### 設問の指示
1. 生成AI画像の権利侵害調査についての文章によると、取材班が協力を依頼した弁護士は誰ですか。
2. 次の(a)～(c)が生成AI画像の権利侵害調査についての文章の内容と合っているか、それぞれ「はい」か「いいえ」で答え、判断の根拠となる箇所を原文のまま引用してください。
(a) 共有サイトでの検索では9万枚以上の画像が見つかった。
(b) 変身形態があるキャラクターについては、変身後のイメージを別のキャラクターとして扱った。
(c) 類似画像の抽出には半年を要した。
3. 生成AI画像の権利侵害調査についての文章を、最後の文の後から続けて書いてください。
++++ 本文抜粋 ++++
社内のニュースルームエンジニアと記者が連携して生成AI画像を分析した

ポケットモンスターのピカチュウや「ONE PIECE(ワンピース)」のルフィ、鬼滅の刃の竈門炭治郎――。インターネット上の海賊版コンテンツに関する調査を長年実施している電気通信大の渡邉恵理子教授を通じて知った、生成AI画像の共有サイトでアニメのメインキャラクター名を検索したところ、9万枚以上が引っかかった。対象のアニメタイトルは、知的財産(IP)の累積収入額ランキングなどの上位10位以内から選んだ。

オリジナル画像と照合 調査に弁護士の助言

弁護士と打ち合わせを重ねて権利侵害の実態調査を行った

既存アニメへの権利侵害があるかどうかを調べるにはどうすればいいのか――。取材班は裁判官として知的財産事件を数多く担当してきた三村小松法律事務所の三村量一弁護士、田邉幸太郎弁護士に協力を依頼した。まずは似ているかどうかの基準を定めた。アニメの公式サイトに掲載されているオリジナル画像を参考にし、複数の記者の目で9万枚のAI画像を一枚一枚チェックした。AI画像はオリジナルと完全に一致していないケースもあり、判断に迷う場面があった。弁護士の助言をもとにキャラクターの顔が多少異なっていても全体像が似ていれば分析対象に加えた。また変身形態があるキャラクターについては、変身後のイメージも同一キャラクターと判断した。3カ月かけて抽出した類似画像は約2500枚だった。
++++ 出典資料 ++++
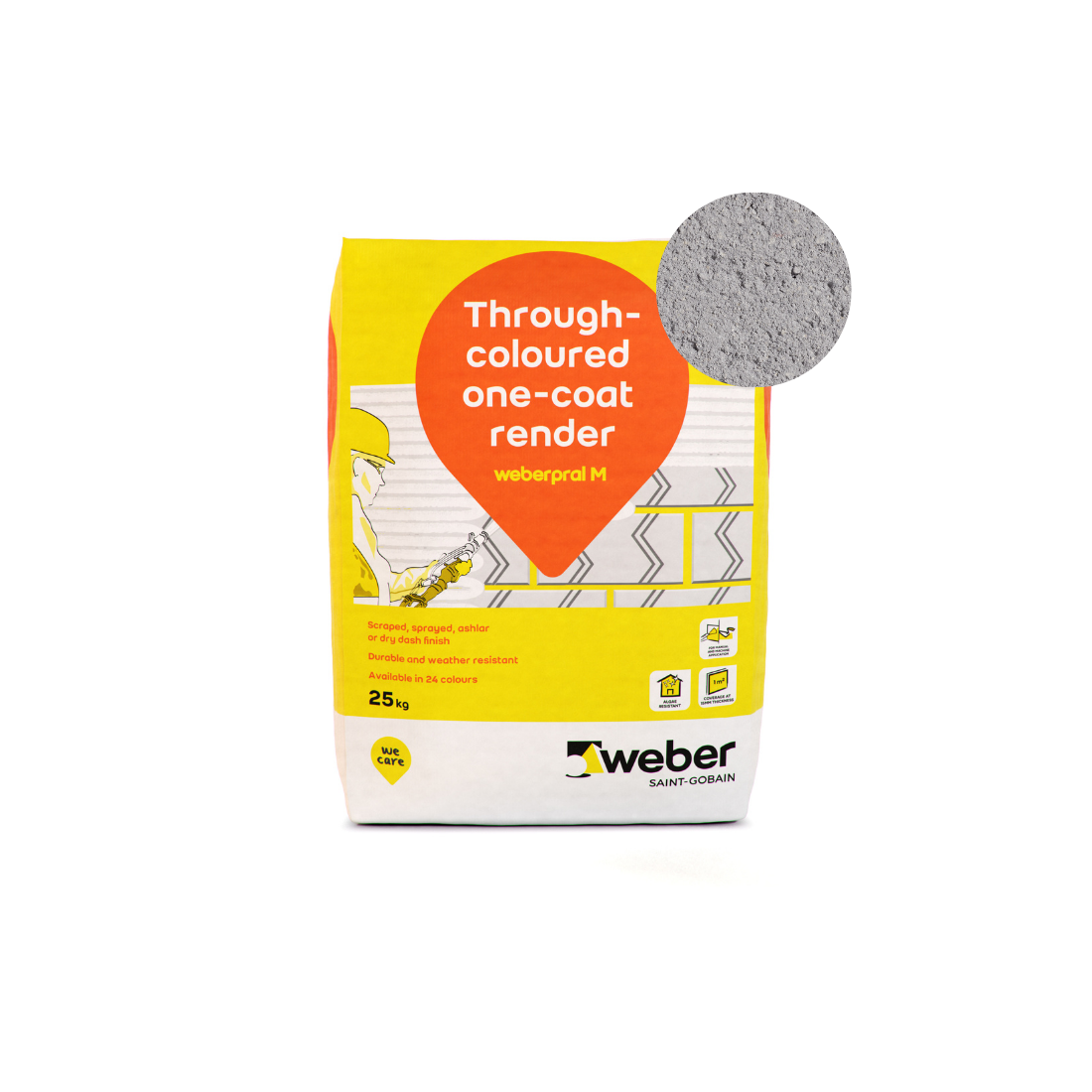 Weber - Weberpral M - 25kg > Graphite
++++
++++ 出典資料 ++++
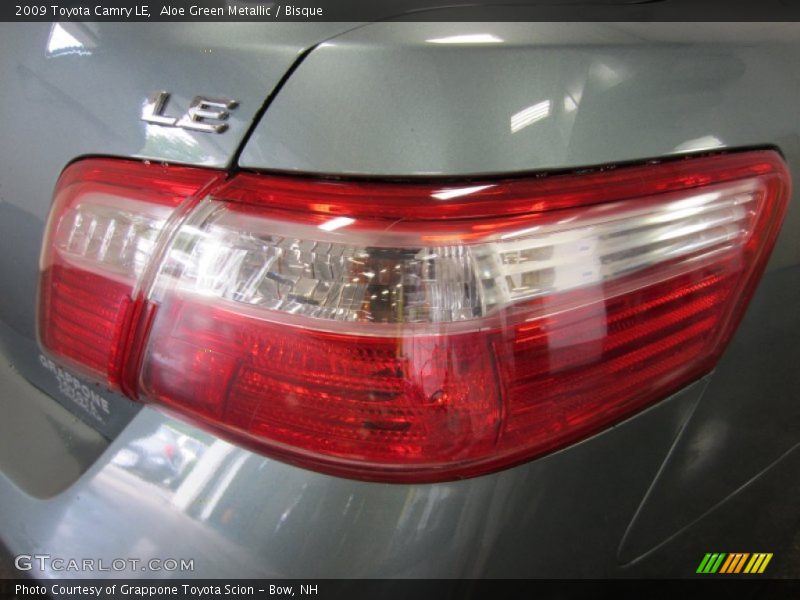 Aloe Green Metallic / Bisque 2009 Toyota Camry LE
++++
### 設問別の解答
1. 三村小松法律事務所の三村量一弁護士と田邉幸太郎弁護士です。

2.
(a) はい。「9万枚以上が引っかかった」
(b) いいえ。「変身後のイメージも同一キャラクターと判断した」
(c) いいえ。「3カ月かけて抽出した類似画像は約2500枚だった」

3.
ウェブ記事に地図技術を応用 開発3カ月

ビジュアルデータ記事では、ウェブ上でキャラクター別に分類し表示する仕組みを取り入れた。写真は制作途中の様子

画像証拠をもとにした調査手法(Visual Investigation)を伝えるため、映像に加えてビジュアルデータ「氾濫する生成AIアニメ 9万枚調査で見えた権利侵害」も同時に掲載した。ただ2500枚もの画像をコンテンツ内で表示しようとするとデータ量が膨大になり、読者が日経電子版のサイトから記事を読み込むのに時間がかかる恐れがあった。ストレスなく閲覧できるように、スクロールに応じて表示する画像の解像度を変えるプログラムを採用している。拡大すると解像度が上がり、縮小した表示では低解像度になる仕組みだ。社内のニュースルームエンジニアが米グーグル(Google)などの地図アプリで使われている技術を参考にして3カ月かけて開発した。

テキストにコピーガード、過激画像にモザイク

プログラミング言語を使ってプロンプトとサイト名はコピーできないようにした
一部の過激な画像(中央)はモザイク処理した

生成時に使われたプロンプト(指示文)も1枚ずつ調べた。ニュースルームエンジニアと記者が連携して分析すると、9割の画像でプロンプトに対象キャラ名が入っていた。ユーザーは意図を持って生成した疑いが強まった。それらの画像を掲載する際にはサイト名とプロンプトも明記した。ただ詳細を報じることで権利侵害の恐れがある画像の作成方法が伝わり悪用される可能性があるため、プログラミング言語を使いテキストのコピーができないようにした。さらにプロンプトは一部のみ抜粋して記載した。また肌の露出が多い過激な画像についてはモザイク処理をして判別できないようにした。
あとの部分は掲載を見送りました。